In Pakistan, they call her the new "Mother Teresa" because she takes care of the poor and forgotten, the lepers and - these days - the flood victims of the Hindu minority.
Karachi (AsiaNews) - Ruth Pfau is a small frail woman, with gray hair swept into a bun under a white veil with a border of flowers, standing in a refugee camp that she herself has created for people in flood-devastated Pakistan that has been deprived of everything. She is an 81 year-old German nun of the Daughters of the Heart of Mary, and she cares for hundreds of people whose homes were swept away by floods. For the past two months she and her team have been looking after all those who have sought refuge in a vacant lot near a bus station, Ruth and her aides supply tents, food, water, medicine, and run a school.
"We are the only ones who go into these camps where, for one reason or another, no one else seems to want or to be able to help these poor people," says Ruth Pfau. Ruth Pfau, who is also a trained doctor, has opened clinics for lepers in Pakistan. She is also one of the few to help the Hindu minority affected by the flood of. She began her work more than 50 years ago, confronting the problem of leprosy, saving children hidden in caves and barns, abandoned by parents shocked and terrified they were contagious, while their suffering and illness worsened.

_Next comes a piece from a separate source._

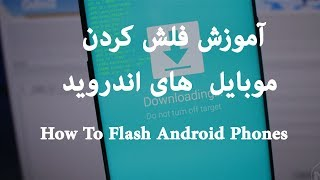 how to flash android phones?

Ruth Pfau has trained doctors from Pakistan and obtained donations from abroad. "Working with Dr Pfau is very, very difficult, because she has such immense stamina, that I don't think anyone can match ", says national coordinator Merwyn Lobo, who has travelled with her for over eleven years. Born in Germany, in Leipzig, in 1929, Ruth Pfau grew up fearing for her life first from allied bombing, and then when the Russians arrived in the city. She risked he life to flee from East Germany. She says: " If I give any sense to these years, it is a preparation to be ready to help others". After completing a medical degree and joining a French Order, she decided to leave for India. But she was forced to stop in Pakistan due to an issue over visas, and in that time saw Leprosy, a disease that she did not know existed.